> _TASK DIRECTIONS_: Reproduce the data below in full and to the letter, images excepted.

(MATERIAL FOR THIS EXERCISE begins)

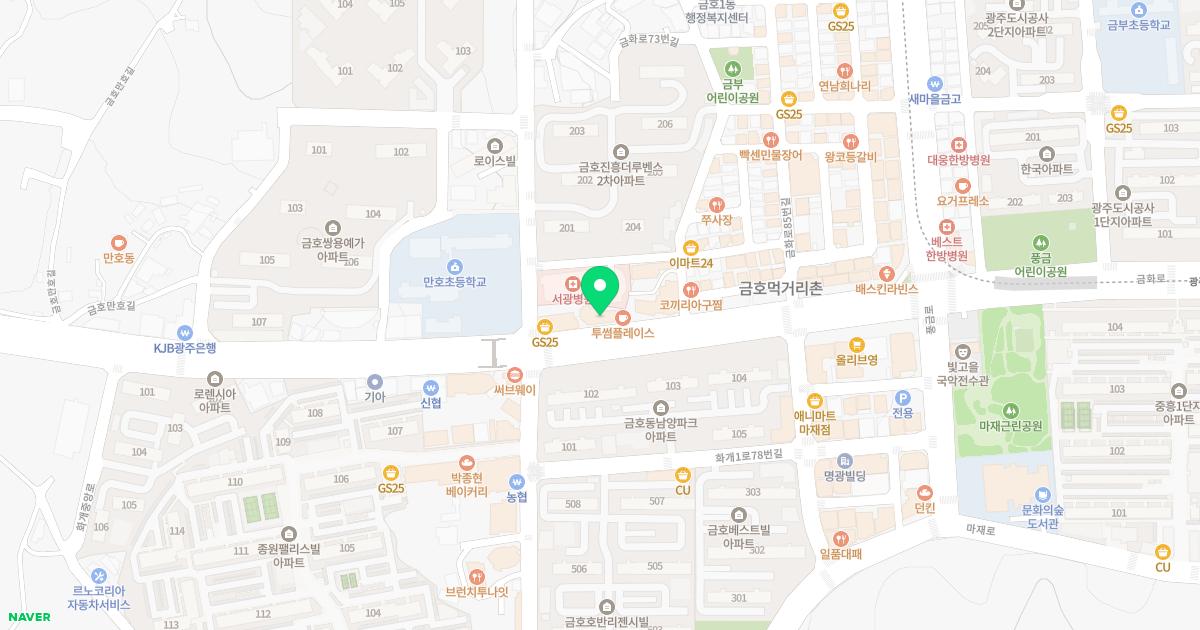 동감한의원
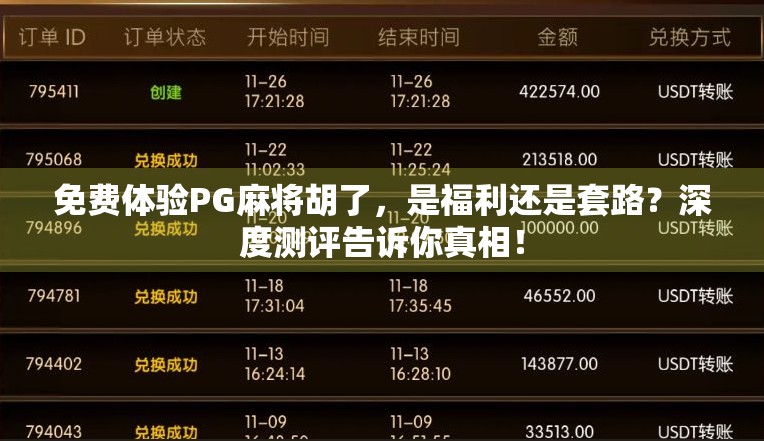 免费体验PG麻将胡了，是福利还是套路？深度测评告诉你真相！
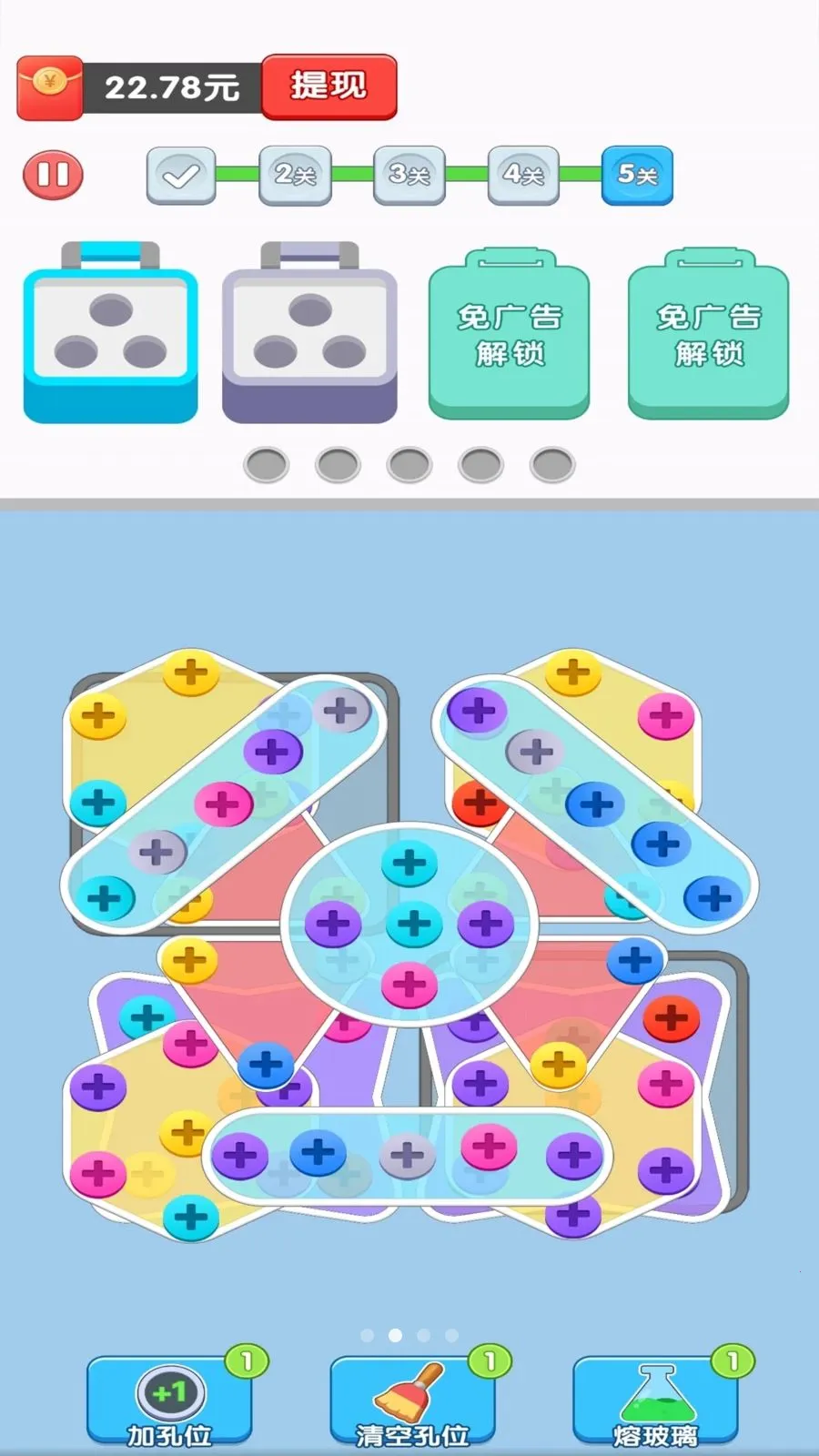 ��ѹ��˿��2026���°汾v1.2.0 �ٷ������ͼ
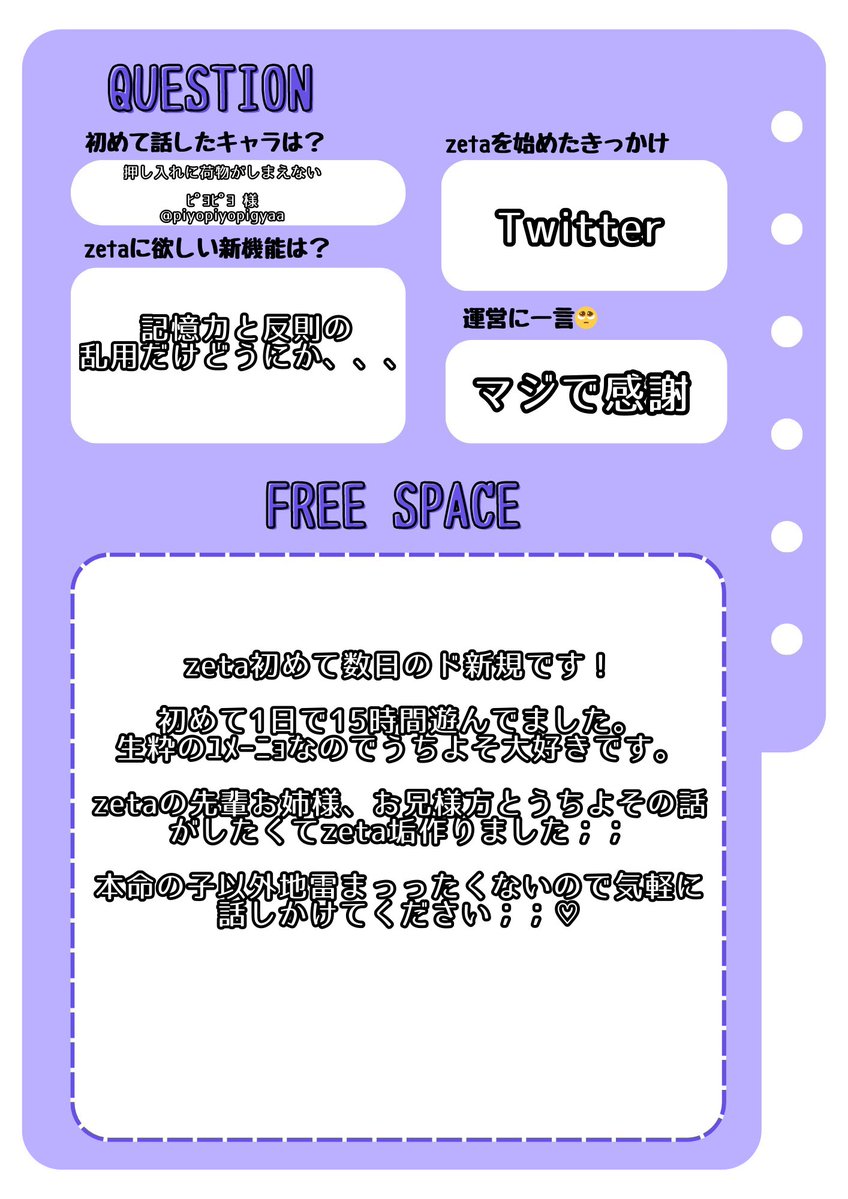 くすのき tweet media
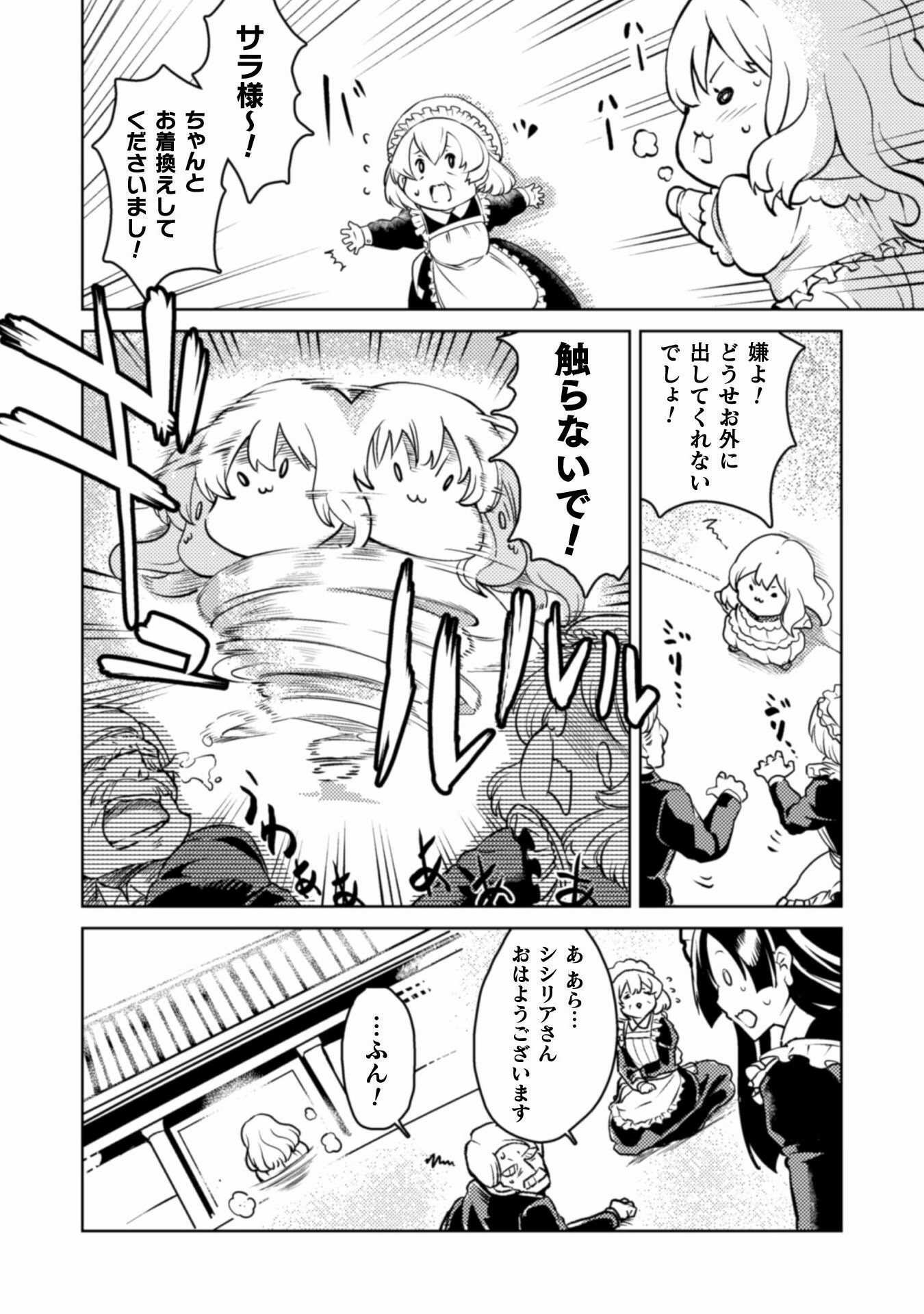 Sicilia to Juicy na Koushaku-sama - Chapter 2 - Page 16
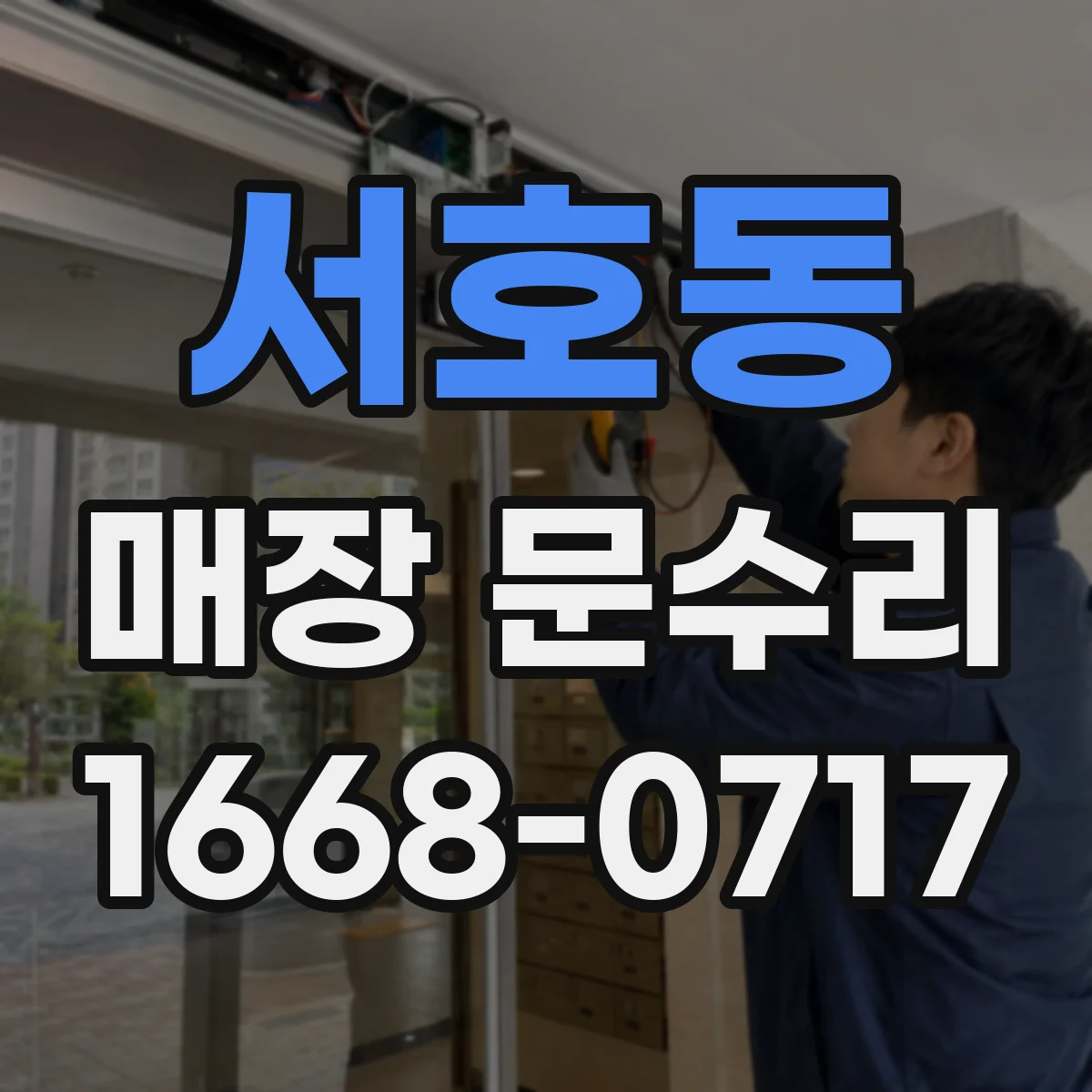 서호동 매장 문수리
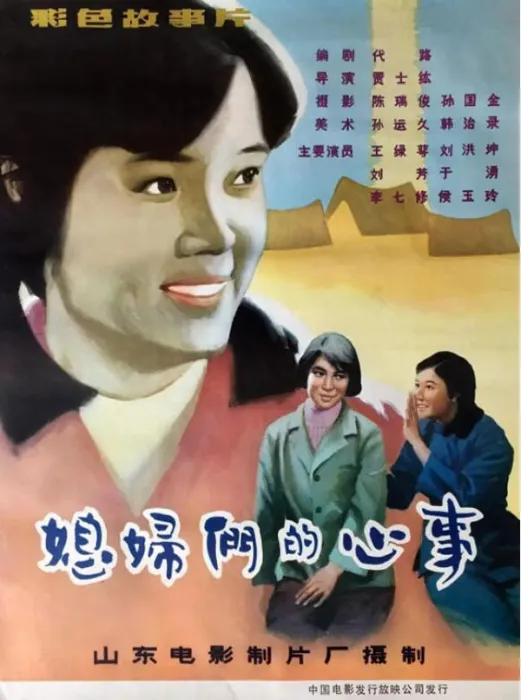 多子女家庭困境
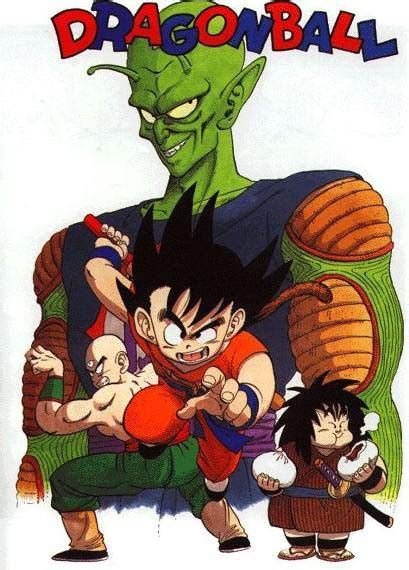 Piccolo Daimao Arc (Story Arc) - Comic Vine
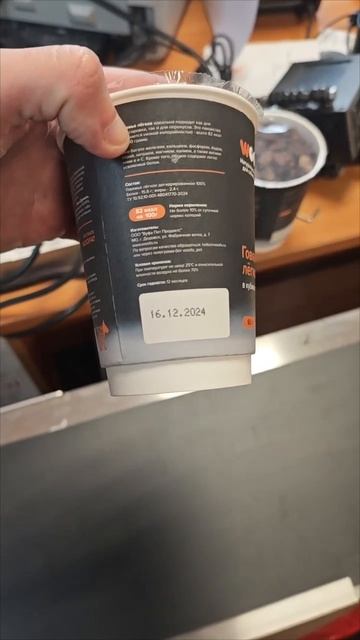 Маркиратор сроков годности Doersup МТВ-1 смотреть онлайн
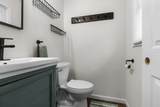 4446 Scarlet Oak Drive - Photo 7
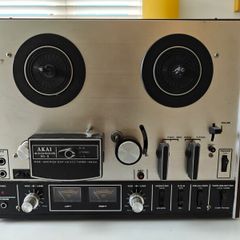 Akai 4000DS Mk-II 1/4 Tape Machine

(MATERIAL FOR THIS EXERCISE ends)

> _ANSWER FOR THIS EXERCISE_:
 동감한의원
 免费体验PG麻将胡了，是福利还是套路？深度测评告诉你真相！
 ��ѹ��˿��2026���°汾v1.2.0 �ٷ������ͼ
 くすのき tweet media
 Sicilia to Juicy na Koushaku-sama - Chapter 2 - Page 16
 서호동 매장 문수리
 多子女家庭困境
 Piccolo Daimao Arc (Story Arc) - Comic Vine
 Маркиратор сроков годности Doersup МТВ-1 смотреть онлайн
 4446 Scarlet Oak Drive - Photo 7
 Akai 4000DS Mk-II 1/4 Tape Machine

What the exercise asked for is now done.